Home Visiting Models
In FY2022, 20 models were approved for funding, which means they have met HHS criteria for effectiveness as well as statutory requirements for eligibility. The models vary in the type of families they target, as well as the number of home visits conducted during a set period of time. One model focuses on providing parents with child development knowledge and promoting healthy family functioning; another focuses on supporting the health, wellbeing, and self-sufficiency of low-income, first-time mothers with specially educated nurses. Others are focused on identifying the specific needs of the child and family then connecting each with the resources they need and coordinating care; or on promoting school readiness and supporting parents as their children’s first teacher. There may be multiple models operating within a state as MIECHV grantees must ensure that the model meets the needs of the communities and/or any target populations where they are working. MIECHV models are held to very high standards and are expected to achieve meaningful outcomes in benchmark areas and measures.

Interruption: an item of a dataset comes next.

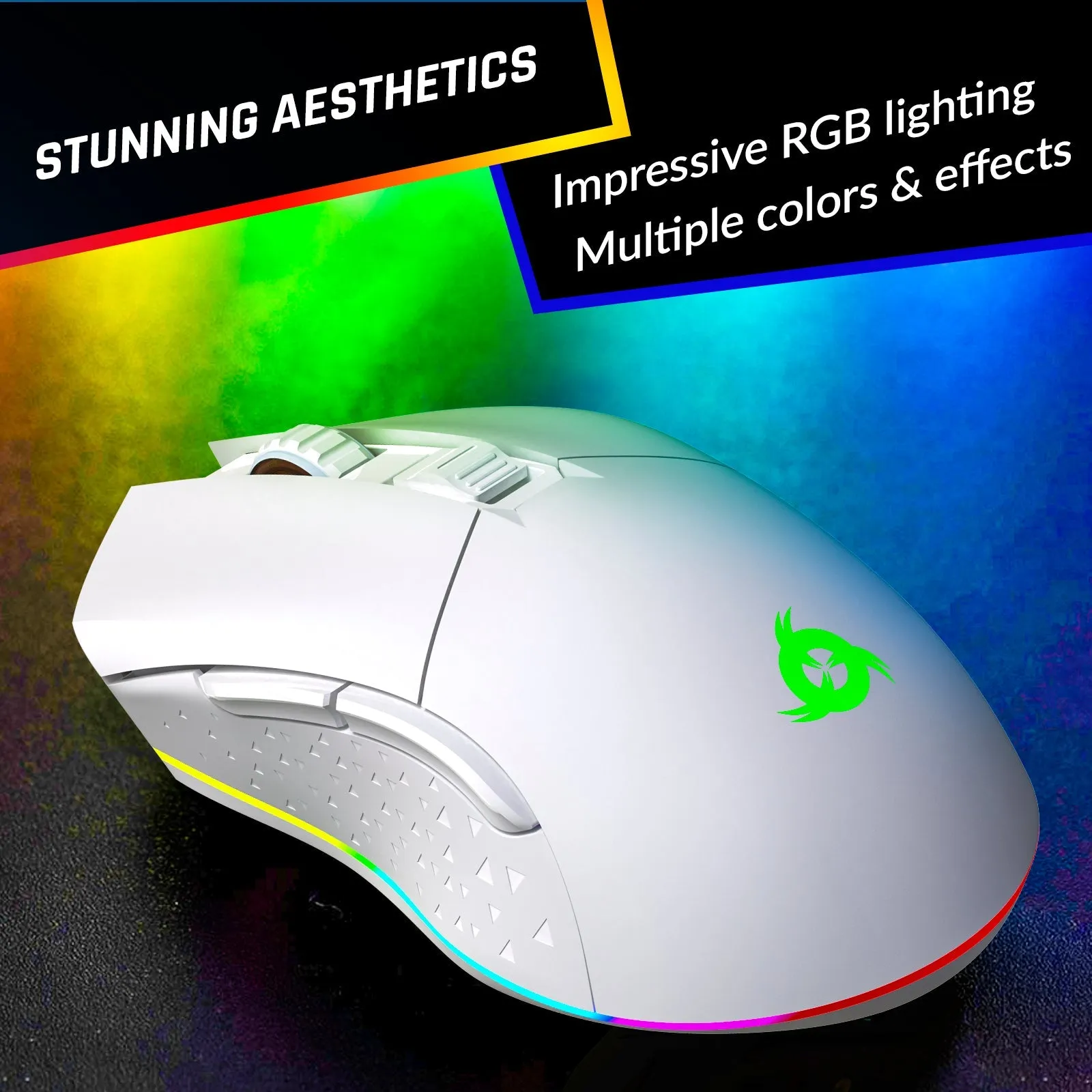 KLIM Blaze Wireless Gaming Mouse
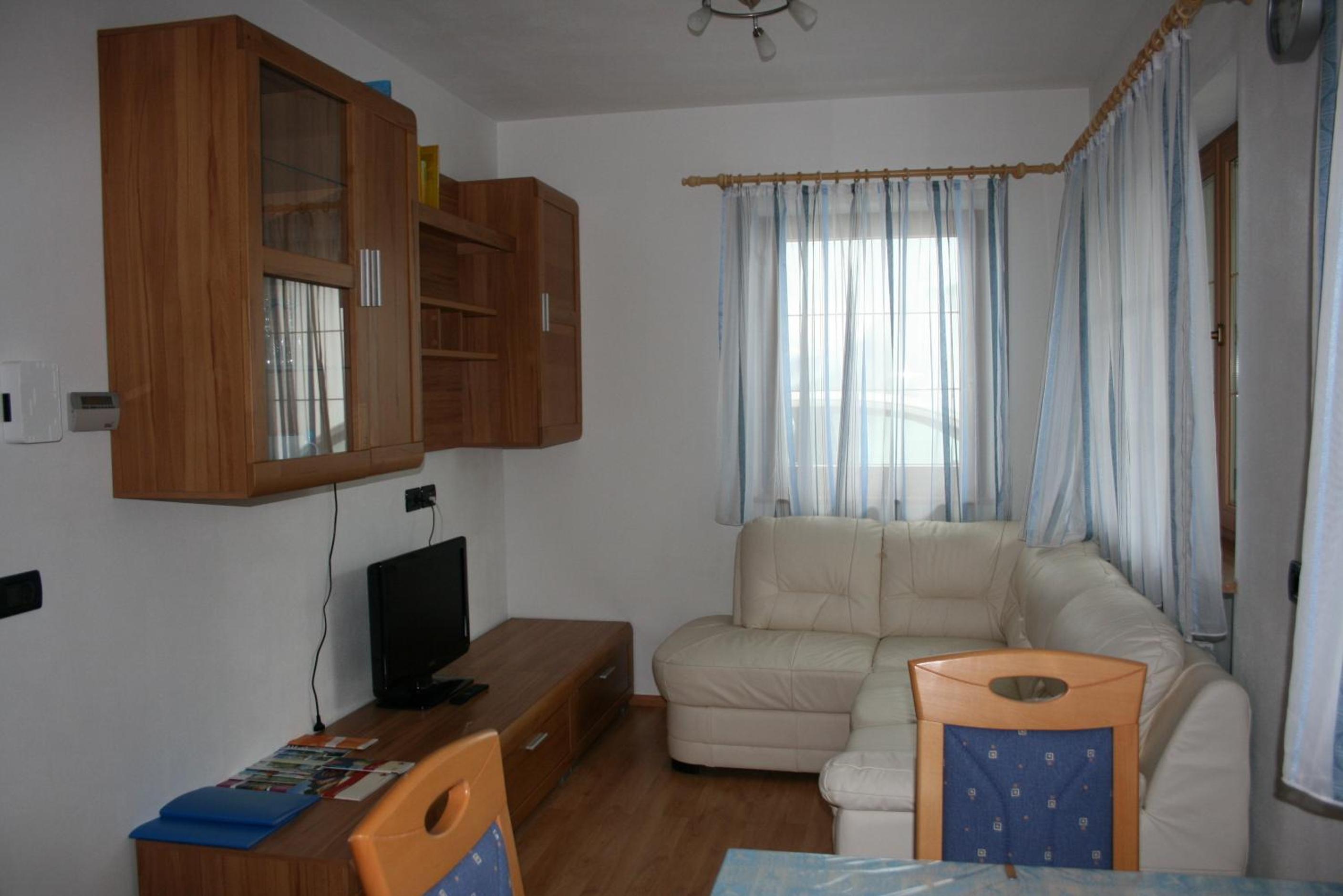 Apartment - Ground Floor photo 1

Learn more about each of the MIECHV-approved home visiting models here.
MIECHV also serves tribal communities through the Tribal Maternal, Infant, and Early Childhood Home Visiting (TMIECHV) program, which provides federal grants to tribes, tribal consortia, tribal organizations, and urban Indian organizations. This program is currently funded through a three percent set-aside from the overarching MIECHV program. There are currently five approved models, as the aim of TMIECHV is to provide the same support and strategies as the MIECHV program, but within a culturally-appropriate manner, understanding that the needs and challenges faced by these communities are often based in historical trauma and require a specialized set of programming.
MIECHV was reauthorized in 2018 at a funding level of $400 million a year through FY2022 and will expire September 30, 2022. FFYF has partnered with other national organizations to help lead the National Home Visiting Coalition, a diverse group of organizations working to promote continued federal support of home visiting to strengthen communities and families across the country. The larger coalition has both state and national organizations and is working to advocate for reauthorization of MIECHV to ensure families receive the services they need.
MIECHV is the recognized gold standard in voluntary, evidence-based policymaking, however, federal funding for MIECHV has not increased since FY2013, which has diminished the ability of states to support families who are in need. After nearly a decade of level funding, the National Home Visiting Coalition recommends a five-year reauthorization that would increase funding by $200 million annually (reaching $1.4 billion in FY2027), which is critical to serving more families; doubling the MIECHV tribal set-aside from 3% to 6% to reach more families in American Indian and Alaska Native communities; and continuing to allow virtual home visiting implemented with model fidelity as a service delivery option for families who choose it. All of these improvements and funding increases are important to the success of the MIECHV program. Because, as effective as MIECHV is, it should be serving more families. Of the 18 million current and expectant parents who could benefit from MIECHV, only 140,000 currently benefit from the program.